La foule des émeutiers exige la baisse du prix des grains et du pain. Une rumeur circule dans Paris : au couvent Saint-Lazare et à la Bastille seraient entreposés les grains ; le couvent est pillé à six heures. Deux heures plus tard, une réunion des « électeurs » de la capitale se tient à l’hôtel de ville (ceux qui, au deuxième degré, ont élu les députés des états généraux). À leur tête se trouve le prévôt des marchands de Paris, Jacques de Flesselles. Au milieu d’une foule déchaînée, ils décident de former un « comité permanent » (appelé « municipalité insurrectionnelle », il se substitue à la vieille municipalité royale) et prennent la décision de créer une « milice bourgeoise » de 48 000 hommes, afin de maîtriser les débordements populaires et soutenir et défendre l’action de l’Assemblée nationale28. Chaque homme portera comme marque distinctive une cocarde aux couleurs de Paris, rouge et bleu. Pour armer cette milice, les émeutiers mettent à sac le Garde-Meuble où sont entreposées des armes de collections anciennes. Sur ordre de Jacques de Flesselles, on lance la fabrication de 50 000 piques. La foule, obéissant aux ordres qui semblent provenir du Palais-Royal[Information douteuse], parle de prendre la Bastille. À 17 heures, une délégation des électeurs parisiens se rend aux Invalides pour réclamer les armes de guerre qui y sont entreposées. Le gouverneur refuse. La Cour ne réagit pas. Les électeurs n’obtiennent pas les armes.

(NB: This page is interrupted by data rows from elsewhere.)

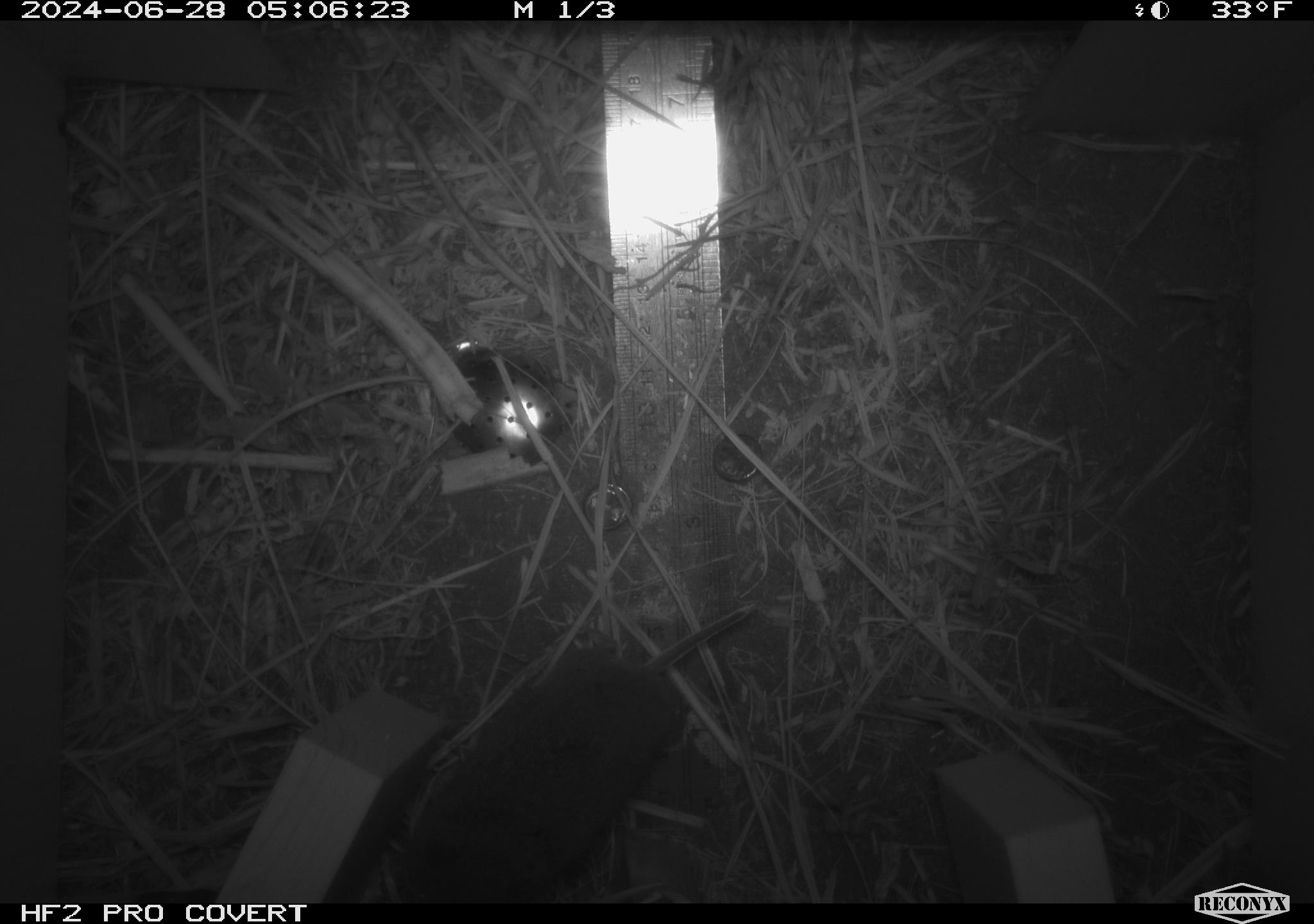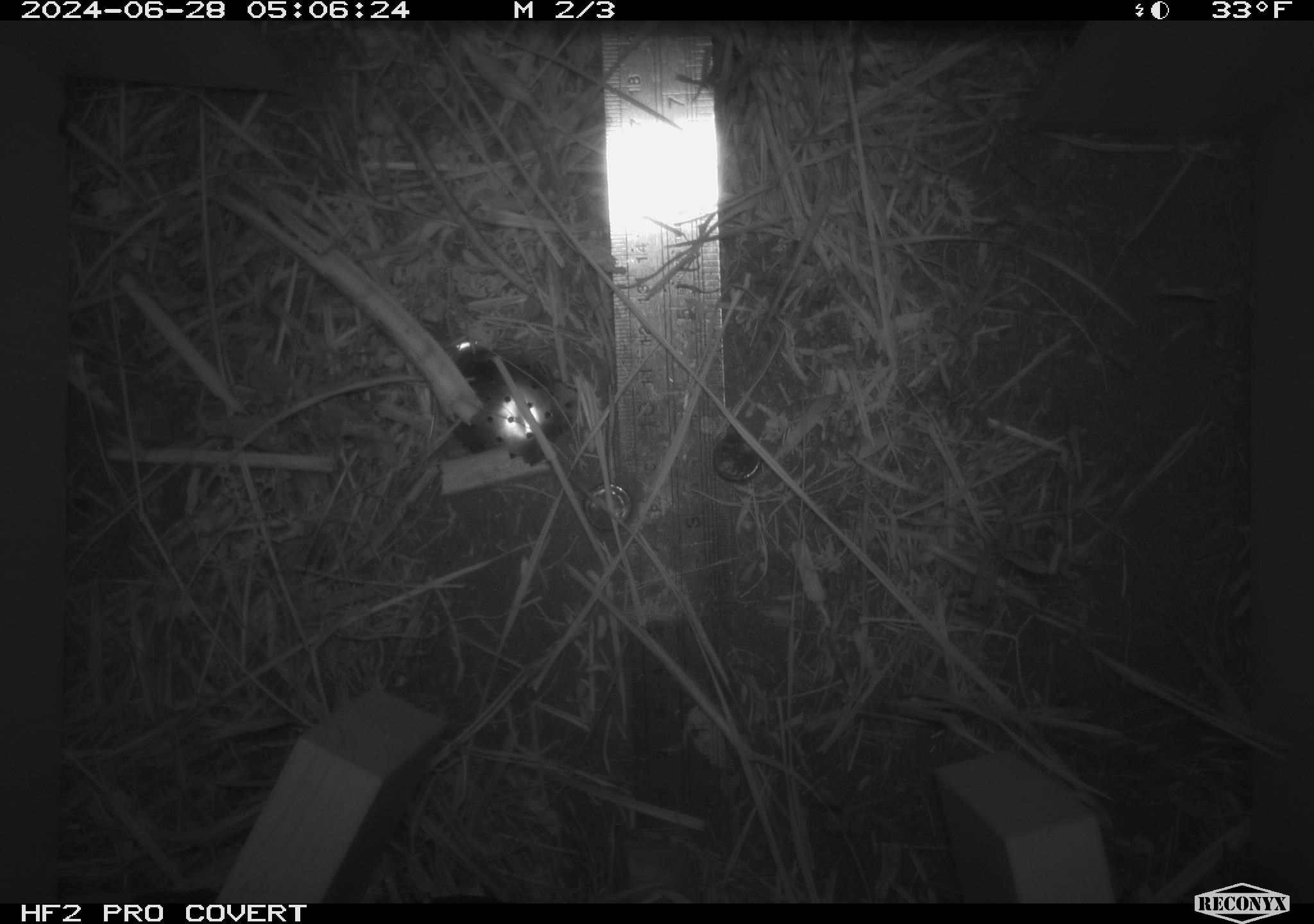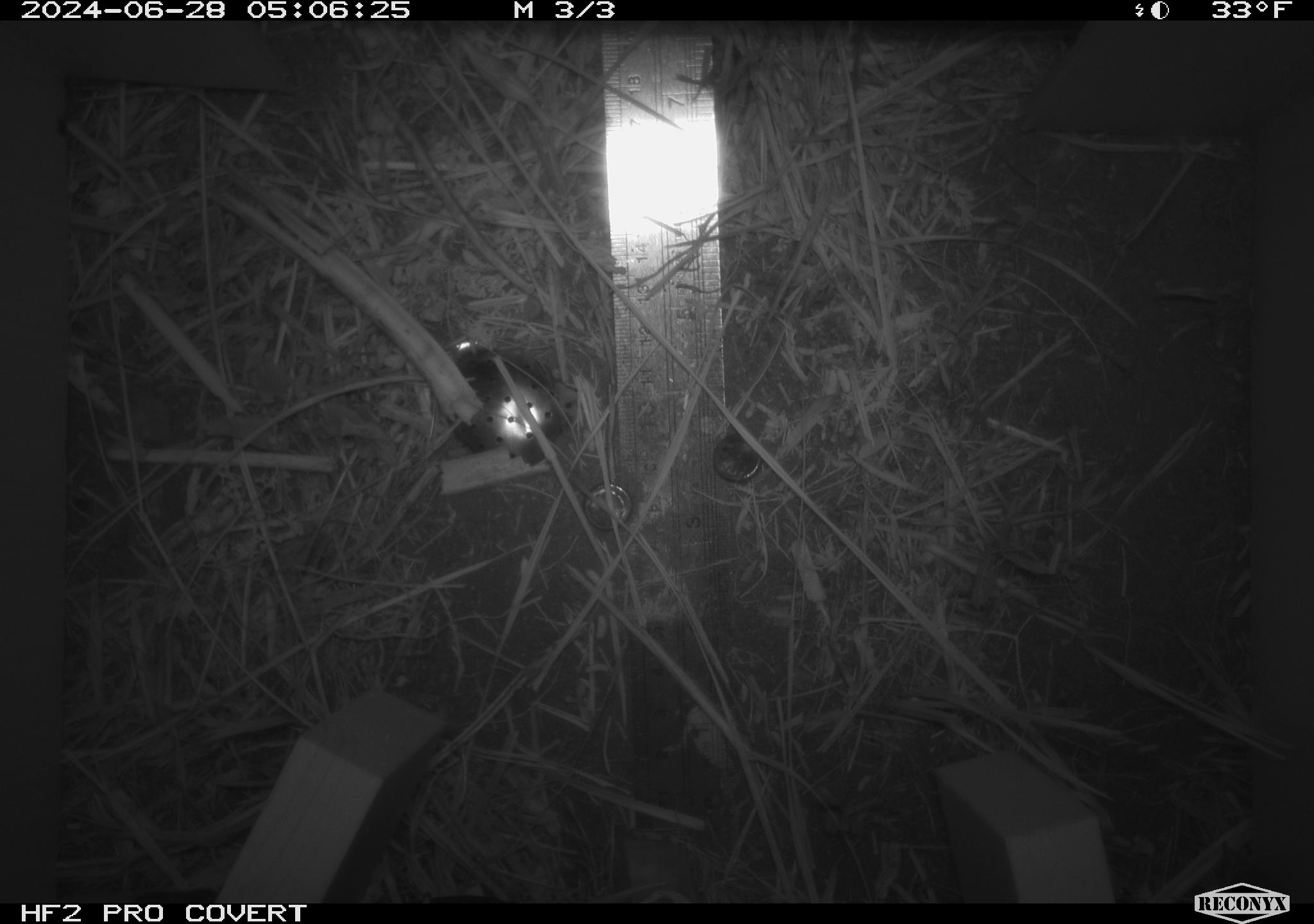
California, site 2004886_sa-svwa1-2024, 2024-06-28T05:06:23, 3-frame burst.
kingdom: Animalia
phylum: Chordata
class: Mammalia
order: Rodentia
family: Cricetidae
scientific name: Arvicolinae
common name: voles, lemmings, and muskrats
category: arvicolinae subfamily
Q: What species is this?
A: Arvicolinae subfamily (voles, lemmings, and muskrats) (Arvicolinae).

Le 14 juillet, 10 h, les émeutiers s’emparent des fusils entreposés aux Invalides. Devant le refus de son gouverneur, une foule composite — près de 80 000 personnes dont un millier de combattants — se présente pour s’en emparer de force. Pour défendre l’hôtel des Invalides il existe des canons servis par des invalides mais ceux-ci ne paraissent pas disposés à ouvrir le feu sur les Parisiens. À quelques centaines de mètres de là, plusieurs régiments de cavalerie d’infanterie et d’artillerie campent sur l’esplanade du Champ-de-Mars, sous le commandement de Pierre-Victor de Besenval. Celui-ci réunit les chefs des corps pour savoir si leurs soldats marcheraient sur les émeutiers. Informé de leur refus, Besenval décide d’abandonner sa position et de mettre ses troupes en route vers Saint-Cloud et Sèvres30. La foule escalade les fossés, défonce les grilles, descend dans les caves et s’empare des 30 000 à 40 000 fusils à poudre noire qui y sont stockés ainsi que vingt pièces de bouches à feu et d’un mortier. Les Parisiens sont désormais armés. Il ne leur manque que de la poudre à canon et des balles. Le bruit court qu’il y en a au château de la Bastille. Besenval avait en effet donné l’ordre de stocker la poudre dans la forteresse.

À 10 h 30, une délégation de l’Assemblée des électeurs de Paris se rend à la Bastille. Les membres du Comité permanent n’envisagent pas de prendre le bâtiment par la force mais souhaitent ouvrir la voie des négociations. Pressés par la foule des émeutiers, notamment ceux du faubourg populaire de Saint-Antoine où l’affaire Réveillon a été un épisode marquant de la pré-révolution, les électeurs envoient une délégation au gouverneur de la Bastille, Bernard-René Jordan de Launay. Ce dernier a pris soin de la mettre en défense en calfeutrant des fenêtres, surélevant des murs d’enceinte et en plaçant des canons sur les tours et derrière le pont-levis. La délégation a pour mission de demander le retrait des canons et la distribution de la poudre et des balles aux Parisiens qui forment la « milice bourgeoise ». En effet, au-dessus du portail monumental de la Bastille construit en 1643, se trouve un arsenal, magasin d’armes et de poudre. Par mesure de sécurité, de Launay les fait déplacer la nuit précédente vers une cour intérieure. Cette délégation est reçue avec amabilité, elle est même invitée à déjeuner, mais repart sans avoir eu gain de cause. Cependant, la foule s’impatiente et certains imaginent que la délégation est retenue prisonnière. Ce quiproquo aggrave les tensions.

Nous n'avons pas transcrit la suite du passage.